タイムマシンはいらない。




「朝ごはんでも買いに行きます?まだ出勤時間まで余裕ありますし、俺美味しいパン屋さん知ってます」

男らしかった岸本は、すでに可愛い岸本に戻っていて、髪の毛には子供みたいな寝癖がついていた。


どうして、こういう時、男のほうが切り替えが早いんだろう。

私はまだドキドキしてるっていうのに、岸本は普通の顔をして、眼鏡からコンタクトに変えていた。


覚えてないのは岸本のほうじゃないの、なんて思いながらも、「早く買いにいくよ」と私は先に部屋のドアノブに手を伸ばす。


すると、ふわりと後ろから抱きしめられて、また岸本の心地いい匂い。


「実咲さん、好きです」

痛いくらい、ぎゅっとされた。


「大好きです」

「昨日、10回以上聞いた」

「返事は?」


岸本は後輩だ。
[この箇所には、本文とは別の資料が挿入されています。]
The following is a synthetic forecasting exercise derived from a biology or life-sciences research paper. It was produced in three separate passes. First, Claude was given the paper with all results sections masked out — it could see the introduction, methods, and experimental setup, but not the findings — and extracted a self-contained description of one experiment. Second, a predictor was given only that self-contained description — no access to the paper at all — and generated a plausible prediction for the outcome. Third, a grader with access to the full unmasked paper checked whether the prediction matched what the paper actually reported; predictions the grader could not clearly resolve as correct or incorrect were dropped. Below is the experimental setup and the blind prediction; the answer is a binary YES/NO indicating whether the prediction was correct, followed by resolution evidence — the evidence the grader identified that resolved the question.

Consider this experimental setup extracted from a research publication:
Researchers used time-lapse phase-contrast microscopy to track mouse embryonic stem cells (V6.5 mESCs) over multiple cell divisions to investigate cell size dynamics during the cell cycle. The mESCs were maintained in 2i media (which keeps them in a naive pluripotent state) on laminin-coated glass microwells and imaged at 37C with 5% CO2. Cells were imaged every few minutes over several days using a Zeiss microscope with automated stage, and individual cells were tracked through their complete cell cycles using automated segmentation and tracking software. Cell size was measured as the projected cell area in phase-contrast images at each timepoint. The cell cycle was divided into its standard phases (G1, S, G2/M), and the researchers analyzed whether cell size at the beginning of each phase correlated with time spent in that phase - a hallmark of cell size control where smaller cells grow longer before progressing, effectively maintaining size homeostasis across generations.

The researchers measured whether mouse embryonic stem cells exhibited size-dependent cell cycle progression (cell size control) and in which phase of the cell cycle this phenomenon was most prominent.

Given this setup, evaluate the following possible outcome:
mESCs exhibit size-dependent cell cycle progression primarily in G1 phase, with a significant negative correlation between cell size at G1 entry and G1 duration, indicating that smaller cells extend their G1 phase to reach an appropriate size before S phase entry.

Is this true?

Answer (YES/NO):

恋愛対象にはならないし、考えたこともなかった。

けれど、なにかがはじまる予感はしてる。

ううん、もうきっとはじまっている。


だから、タイムマシンはいらない。

過去にも未来にもいけないのなら、大切なのは今。

この胸のときめきも、この沸き上がってくる愛しさも、紛れもない本物だ。


私の肩に顔を埋めるようにしている岸本の髪の毛に触れる。


私は言葉で返事をしない代わりに、そっと甘えるようにキスをした。